A conservation easement is a voluntary agreement
between a landowner and a trust that permanently limits
uses of the land. The owner continues to own and use the
land and may sell it or pass it on to her heirs. However,
the owner gives up some of the rights associated with the
land — for example, the right to build additional
houses on it or to clear-cut trees. The trust that
acquires the easement makes sure its terms are followed
by the current as well as future owners.
In Marin County, MALT has preserved nearly forty
thousand acres of farmland by buying conservation
easements from ranchers. This represents about a third of
the land currently farmed. The ranchers receive the
difference between what the land would be worth if
developed and what it’s worth as a working farm. In
effect, they’re paid to be land stewards and to
forgo future capital gains.
Most of MALT’s money comes from public sources.

DATA BELOW
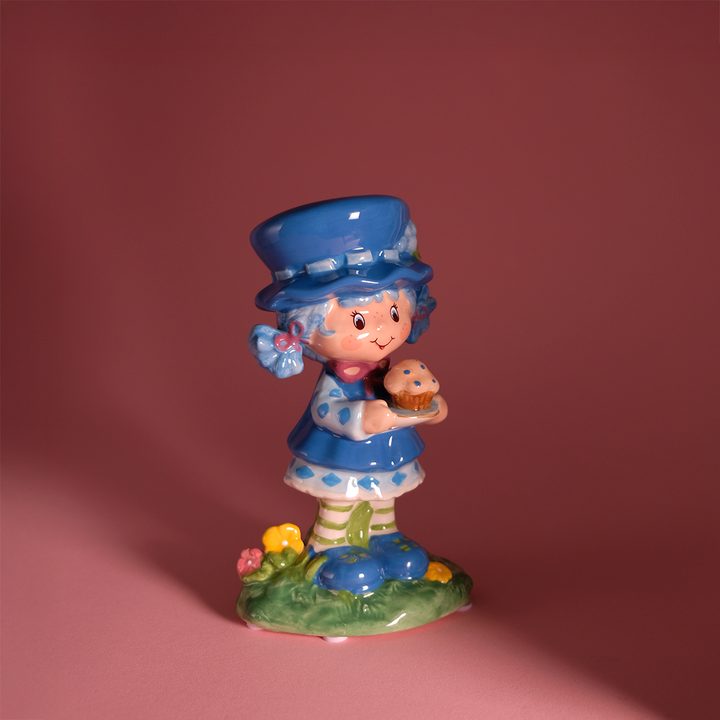 Blueberry Muffin Bouncing Friends Figurine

USING THE INFORMATION
1. Reproduce the stretch of the conservation easement passage from "In Marin County, MALT" through "future capital gains.".
2. In the conservation easement passage, what payment do ranchers receive for their easements?
3. Pick up the conservation easement passage after its final sentence and carry it forward.
The data comes from a separate source unrelated to the conservation easement passage.

RESPONSES TO THE EXERCISE
1.
In Marin County, MALT has preserved nearly forty
thousand acres of farmland by buying conservation
easements from ranchers. This represents about a third of
the land currently farmed. The ranchers receive the
difference between what the land would be worth if
developed and what it’s worth as a working farm. In
effect, they’re paid to be land stewards and to
forgo future capital gains.

2. The difference between what the land would be worth if developed and what it's worth as a working farm.

3.
What the public receives isn’t an old-fashioned
commons of shared pasturage, but a lasting pastoral
landscape and a viable agricultural economy. That’s
not a bad alternative to suburban sprawl.
In much the same way, the Pacific Forest Trust
acquires what it calls working forest conservation
easements from private woodlands owners. Some of the
easements are purchased, others are donated by owners in
exchange for tax benefits. Here again, owners keep their
land but agree to forgo nonforest development and to
harvest trees sustainably.
PFT’s goal is to protect not only forests
themselves but the many species that live in them, as
well as the ecosystem services — such as clean
water and carbon absorption — that forests provide.
As with MALT, some of PFT’s money comes from public
sources. In return, the public gets healthy forests for
considerably less than it would cost to buy and manage
them outright.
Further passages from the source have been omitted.